The defining feature of this war is the violation of our homes. People are left wondering how the terrorists managed to breach Israeli sovereignty and cross the border without hindrance. In a single morning, thousands of individuals lost their sense of security in their own country. Terrorists infiltrated towns, roamed the streets, invaded homes, and acted with impunity. The most fundamental sense of security has been shattered.
“There are terrorists inside my house,” Ron, one of our students in Nir Oz, messaged me. Several other students were also hiding from the terrorists. When he mentioned they were in his room, it left me breathless. It was 9:12 AM when he stopped responding, and I feared the worst
‘Kedma’s main mission is to bolster community resilience in the country’s border regions. But how can we care for community resilience when the community itself is fractured? How can we send young adults to foster community resilience when their own resilience lies shattered in the wake of a tragedy that defies understanding?
On better days, our young adults help border community residents rise above their basic needs. They assist with agricultural work, organize community events, strengthen the social welfare system, and volunteer in informal education programs tailored to the community’s needs.

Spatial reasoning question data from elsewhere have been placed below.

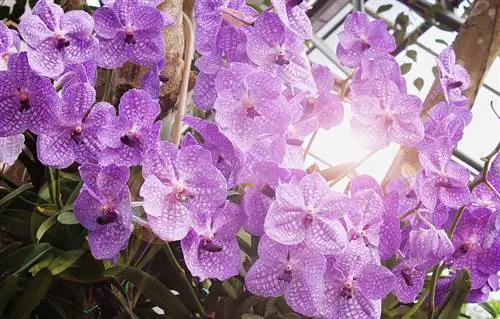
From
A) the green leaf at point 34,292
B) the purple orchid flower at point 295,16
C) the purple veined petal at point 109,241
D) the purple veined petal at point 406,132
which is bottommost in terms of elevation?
the green leaf at point 34,292

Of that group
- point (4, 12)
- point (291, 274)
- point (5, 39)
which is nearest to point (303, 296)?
point (291, 274)

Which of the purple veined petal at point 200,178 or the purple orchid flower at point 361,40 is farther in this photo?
the purple orchid flower at point 361,40

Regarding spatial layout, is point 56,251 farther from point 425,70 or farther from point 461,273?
point 425,70

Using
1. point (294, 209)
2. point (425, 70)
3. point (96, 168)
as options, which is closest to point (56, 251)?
point (96, 168)

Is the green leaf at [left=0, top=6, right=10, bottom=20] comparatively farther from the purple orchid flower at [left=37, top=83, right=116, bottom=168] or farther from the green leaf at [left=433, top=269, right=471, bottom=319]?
the green leaf at [left=433, top=269, right=471, bottom=319]

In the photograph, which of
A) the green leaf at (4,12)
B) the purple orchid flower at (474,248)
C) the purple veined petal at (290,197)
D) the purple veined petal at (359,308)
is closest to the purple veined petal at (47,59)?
the purple veined petal at (290,197)

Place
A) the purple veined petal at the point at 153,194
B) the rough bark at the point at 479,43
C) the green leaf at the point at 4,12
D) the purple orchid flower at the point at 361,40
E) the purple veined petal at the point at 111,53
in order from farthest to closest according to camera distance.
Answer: the green leaf at the point at 4,12
the rough bark at the point at 479,43
the purple orchid flower at the point at 361,40
the purple veined petal at the point at 111,53
the purple veined petal at the point at 153,194

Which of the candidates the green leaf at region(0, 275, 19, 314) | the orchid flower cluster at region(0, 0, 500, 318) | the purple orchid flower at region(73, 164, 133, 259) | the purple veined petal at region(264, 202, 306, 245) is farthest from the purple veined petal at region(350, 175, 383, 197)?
the green leaf at region(0, 275, 19, 314)

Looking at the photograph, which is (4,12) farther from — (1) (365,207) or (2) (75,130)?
(1) (365,207)

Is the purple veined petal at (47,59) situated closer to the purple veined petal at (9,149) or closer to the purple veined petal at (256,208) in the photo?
the purple veined petal at (9,149)
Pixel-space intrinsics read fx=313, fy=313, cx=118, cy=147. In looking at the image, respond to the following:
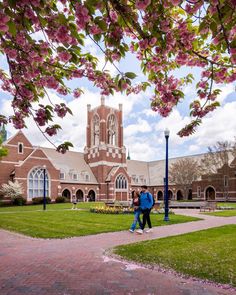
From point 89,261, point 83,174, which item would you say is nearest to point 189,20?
point 89,261

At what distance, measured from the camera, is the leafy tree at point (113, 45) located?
4066 millimetres

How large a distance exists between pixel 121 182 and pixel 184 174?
11781 millimetres

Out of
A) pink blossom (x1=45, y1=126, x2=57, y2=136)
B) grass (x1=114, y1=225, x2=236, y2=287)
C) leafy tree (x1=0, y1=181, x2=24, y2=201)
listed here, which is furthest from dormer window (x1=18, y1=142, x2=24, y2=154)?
pink blossom (x1=45, y1=126, x2=57, y2=136)

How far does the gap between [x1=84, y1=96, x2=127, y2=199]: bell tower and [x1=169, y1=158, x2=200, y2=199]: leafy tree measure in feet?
31.0

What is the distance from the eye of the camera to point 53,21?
4.67m

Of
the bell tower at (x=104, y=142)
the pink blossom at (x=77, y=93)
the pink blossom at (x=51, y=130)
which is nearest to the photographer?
the pink blossom at (x=51, y=130)

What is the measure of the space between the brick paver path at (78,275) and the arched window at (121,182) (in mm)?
47567

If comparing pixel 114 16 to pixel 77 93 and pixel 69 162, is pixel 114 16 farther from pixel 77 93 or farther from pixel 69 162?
pixel 69 162

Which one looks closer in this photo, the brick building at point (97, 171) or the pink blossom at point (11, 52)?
the pink blossom at point (11, 52)

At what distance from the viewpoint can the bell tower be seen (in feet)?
188

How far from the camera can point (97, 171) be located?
5781 centimetres

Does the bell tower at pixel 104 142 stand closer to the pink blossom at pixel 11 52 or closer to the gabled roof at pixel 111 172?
the gabled roof at pixel 111 172

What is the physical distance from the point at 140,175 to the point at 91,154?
512 inches

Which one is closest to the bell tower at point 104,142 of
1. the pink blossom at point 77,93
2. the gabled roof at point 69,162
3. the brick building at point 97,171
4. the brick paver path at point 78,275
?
the brick building at point 97,171
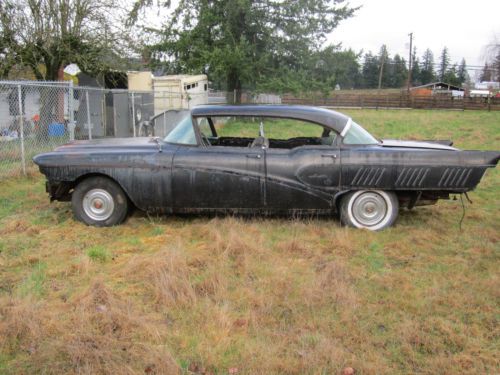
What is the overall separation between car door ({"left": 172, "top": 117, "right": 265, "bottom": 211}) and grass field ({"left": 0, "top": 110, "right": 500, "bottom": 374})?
0.30m

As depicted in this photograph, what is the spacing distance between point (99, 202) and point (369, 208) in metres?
3.14

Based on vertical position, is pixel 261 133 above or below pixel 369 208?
above

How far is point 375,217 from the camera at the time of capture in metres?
5.38

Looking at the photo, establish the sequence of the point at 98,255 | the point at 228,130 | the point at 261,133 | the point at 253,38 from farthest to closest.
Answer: the point at 253,38
the point at 228,130
the point at 261,133
the point at 98,255

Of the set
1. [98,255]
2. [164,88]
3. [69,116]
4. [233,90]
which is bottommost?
[98,255]

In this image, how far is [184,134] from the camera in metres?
5.53

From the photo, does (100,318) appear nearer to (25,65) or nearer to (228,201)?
(228,201)

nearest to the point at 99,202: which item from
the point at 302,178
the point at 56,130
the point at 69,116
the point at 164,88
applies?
the point at 302,178

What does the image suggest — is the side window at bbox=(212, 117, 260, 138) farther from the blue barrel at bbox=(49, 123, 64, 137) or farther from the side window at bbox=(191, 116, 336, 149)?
the blue barrel at bbox=(49, 123, 64, 137)

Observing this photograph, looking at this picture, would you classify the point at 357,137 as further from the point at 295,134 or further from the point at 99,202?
the point at 99,202

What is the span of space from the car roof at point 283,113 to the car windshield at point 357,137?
10cm

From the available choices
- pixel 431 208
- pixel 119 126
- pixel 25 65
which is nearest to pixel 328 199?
pixel 431 208

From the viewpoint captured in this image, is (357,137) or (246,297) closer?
(246,297)

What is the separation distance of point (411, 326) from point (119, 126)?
39.5 feet
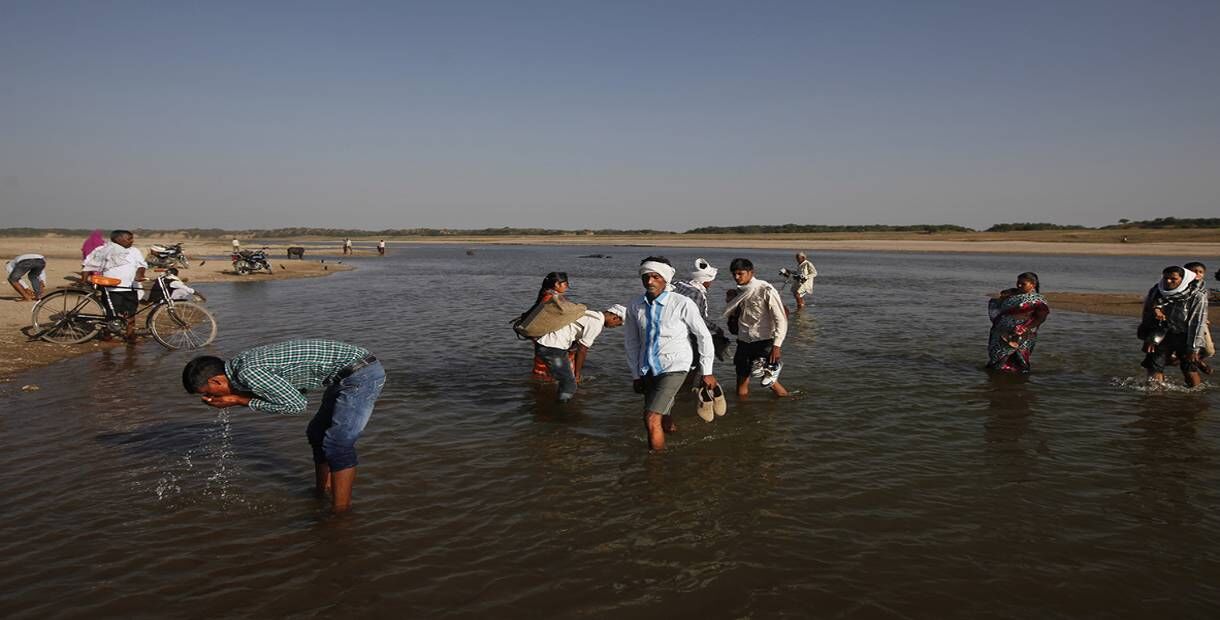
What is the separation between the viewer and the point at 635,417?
8.11 m

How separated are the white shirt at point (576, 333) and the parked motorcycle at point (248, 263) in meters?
26.9

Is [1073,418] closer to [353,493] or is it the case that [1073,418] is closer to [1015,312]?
[1015,312]

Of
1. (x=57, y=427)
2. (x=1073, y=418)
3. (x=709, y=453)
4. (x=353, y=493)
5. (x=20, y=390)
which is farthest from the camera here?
(x=20, y=390)

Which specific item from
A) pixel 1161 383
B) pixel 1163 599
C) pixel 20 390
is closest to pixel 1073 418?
pixel 1161 383

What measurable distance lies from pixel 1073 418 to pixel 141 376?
1296 cm

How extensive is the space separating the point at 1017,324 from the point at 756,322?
4.50 m

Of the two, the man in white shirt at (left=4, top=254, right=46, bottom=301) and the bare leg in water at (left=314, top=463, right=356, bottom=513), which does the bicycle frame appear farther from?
the bare leg in water at (left=314, top=463, right=356, bottom=513)

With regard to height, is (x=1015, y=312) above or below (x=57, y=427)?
above

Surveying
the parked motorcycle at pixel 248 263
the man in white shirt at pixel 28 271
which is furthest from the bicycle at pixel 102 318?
the parked motorcycle at pixel 248 263

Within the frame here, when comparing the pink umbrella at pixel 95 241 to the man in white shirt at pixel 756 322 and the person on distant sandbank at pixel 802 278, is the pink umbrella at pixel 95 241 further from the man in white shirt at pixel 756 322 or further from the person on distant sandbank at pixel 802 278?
the person on distant sandbank at pixel 802 278

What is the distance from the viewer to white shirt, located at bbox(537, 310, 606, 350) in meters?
8.61

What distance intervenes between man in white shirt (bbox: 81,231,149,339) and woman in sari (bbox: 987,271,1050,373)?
47.6 ft

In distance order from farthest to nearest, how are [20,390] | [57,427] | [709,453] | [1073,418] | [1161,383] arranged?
[1161,383] < [20,390] < [1073,418] < [57,427] < [709,453]

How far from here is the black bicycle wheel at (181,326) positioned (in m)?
12.1
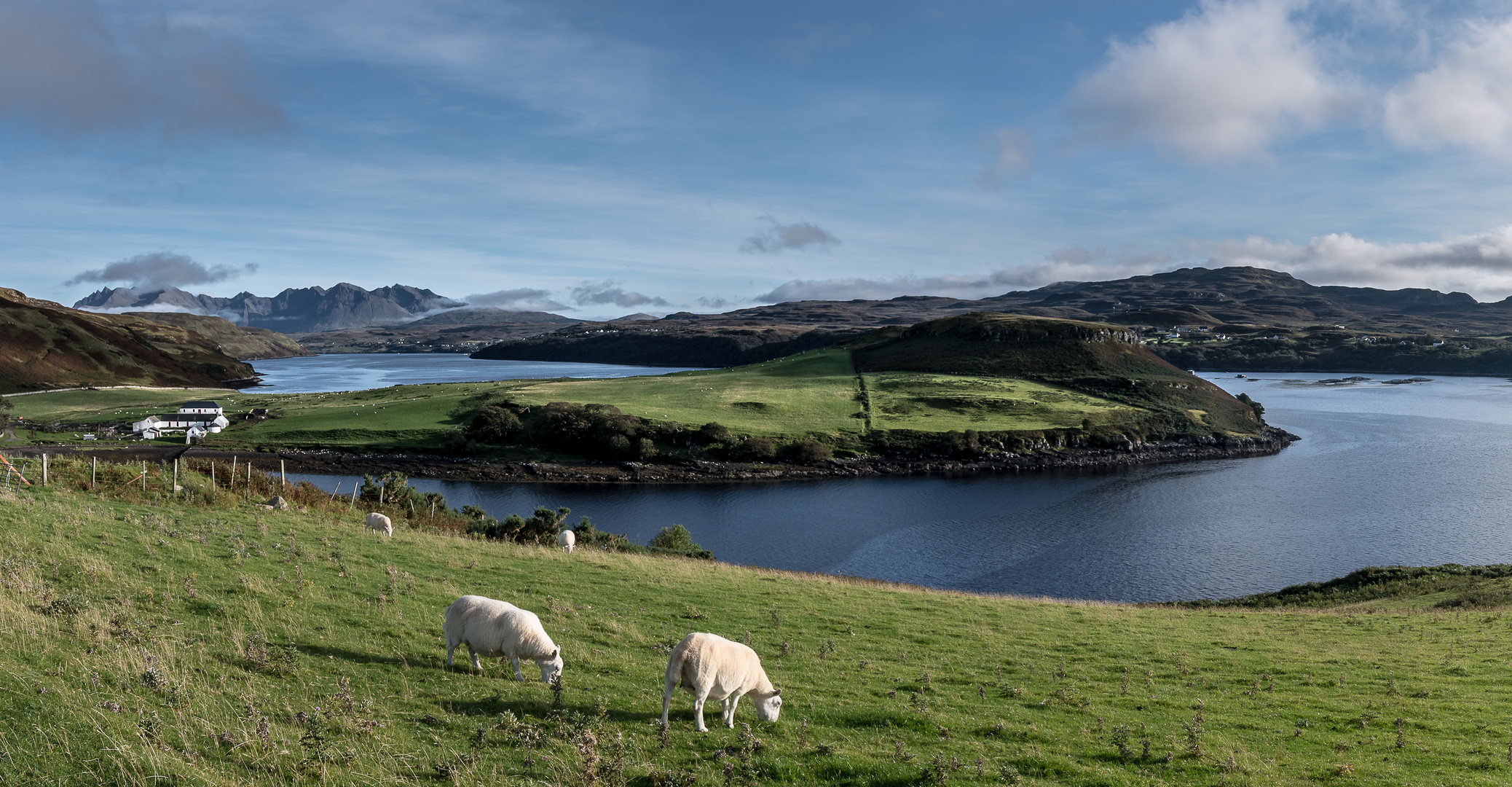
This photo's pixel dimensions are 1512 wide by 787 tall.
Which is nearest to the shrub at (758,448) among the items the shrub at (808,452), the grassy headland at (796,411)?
the grassy headland at (796,411)

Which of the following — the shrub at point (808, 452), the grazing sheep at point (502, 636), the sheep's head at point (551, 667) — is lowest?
the shrub at point (808, 452)

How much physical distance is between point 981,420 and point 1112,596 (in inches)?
2620

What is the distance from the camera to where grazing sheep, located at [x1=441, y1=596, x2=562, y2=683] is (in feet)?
43.8

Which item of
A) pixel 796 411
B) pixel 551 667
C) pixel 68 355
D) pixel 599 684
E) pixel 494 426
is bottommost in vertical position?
pixel 494 426

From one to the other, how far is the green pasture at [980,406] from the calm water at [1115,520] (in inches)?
691

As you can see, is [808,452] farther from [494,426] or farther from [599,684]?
[599,684]

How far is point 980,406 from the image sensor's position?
12231cm

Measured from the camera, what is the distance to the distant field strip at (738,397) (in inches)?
4328

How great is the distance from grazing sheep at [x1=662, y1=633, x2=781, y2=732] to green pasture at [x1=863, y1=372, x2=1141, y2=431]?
100 metres

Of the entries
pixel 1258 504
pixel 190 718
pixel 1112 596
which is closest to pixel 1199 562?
pixel 1112 596

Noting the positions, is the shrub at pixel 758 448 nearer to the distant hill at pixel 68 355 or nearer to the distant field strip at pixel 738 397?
the distant field strip at pixel 738 397

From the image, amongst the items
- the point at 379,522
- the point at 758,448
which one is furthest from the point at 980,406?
the point at 379,522

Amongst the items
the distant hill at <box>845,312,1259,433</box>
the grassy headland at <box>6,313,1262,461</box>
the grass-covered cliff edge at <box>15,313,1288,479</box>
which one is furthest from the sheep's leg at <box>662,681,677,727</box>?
the distant hill at <box>845,312,1259,433</box>

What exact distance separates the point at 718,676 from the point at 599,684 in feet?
9.20
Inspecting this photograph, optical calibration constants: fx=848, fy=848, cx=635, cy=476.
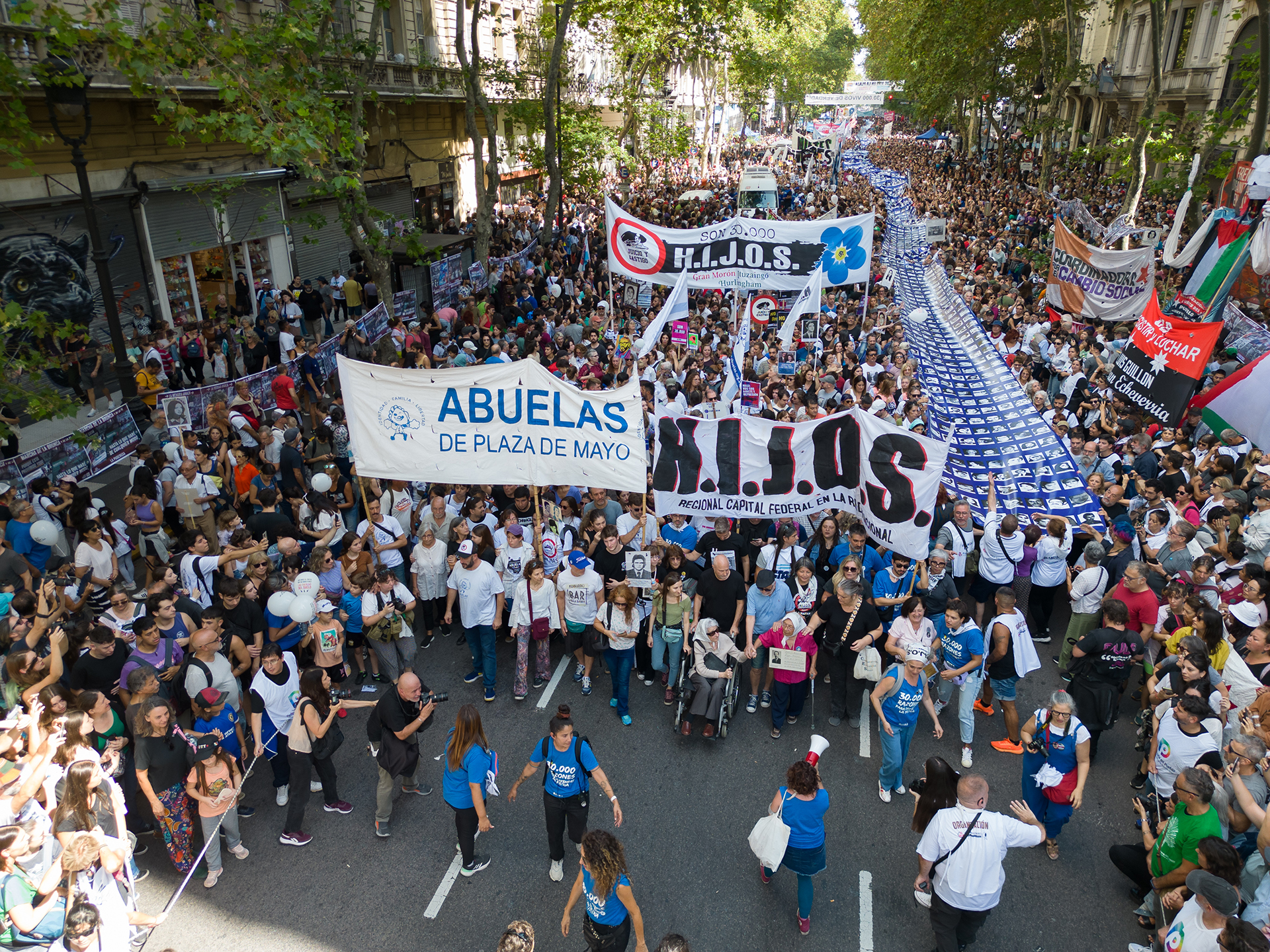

Take a break from the news
In the guidance I provide to the young adults of ‘Kedma,’ I urge them to remain vigilant and take appropriate action within this war, delineating four circles of activity through which they can be most effective. Amidst all the chaos, these circles also help me maintain my focus.
Much like the war, the first circle is the home – the “I” within each of us. Self-care takes precedence in times like these. It’s easy to become engrossed in an unending cycle of news, becoming addicted to updates on every alarm, launch, or attack. However, this is counterproductive. Therefore, especially during these times, it’s crucial to make a conscious effort to take breaks from the news while attending to our most basic needs, including sufficient sleep, regular meals, and activities unrelated to the intense pressures we face.
The second circle, slightly larger, extends to our immediate families – both nuclear and extended. Children are particularly sensitive at this time, but it is also challenging for the adults caring for them, not to mention the physical hardships they endure.
The third circle, extending beyond our immediate surroundings, encompasses the community. One way to shield ourselves from sinking into a sense of helplessness in the face of the news is to take action for others. To our sorrow and joy, there are numerous people in need: spouses of reservists deployed to the front, parents of children without frameworks, and, of course, our soldiers on the frontlines.
However, this leads us to the fourth circle, the national circle. There are needs throughout the entire country, ranging from support for the soldiers to hospitals in need of assistance with staff members’ children, and families of soldiers requiring therapeutic support, childcare, and equipment collection.
We’ll be back
In recent days, I find myself in conflict with my own desires. I want to head to Eilat to join the students who have united with Nir Oz survivors. On the other hand, my partner has been called up, and there is no solution for our children. I bite my lip and realize that right now, the children must come first. Yet, in a way, they are all my children. Eventually, I will join my friends from Nir Oz. Together with them, I hope that the students and members of the kibbutz will find the strength to return to the place they called home for so many years. I eagerly await the day when we can return and rebuild the student village there. We will be back.
Tira-El Cohen is a Forbes 30Under30 graduate, The class of 2020, head of ‘Kedma’ and a doctoral student on community resilience in border areas.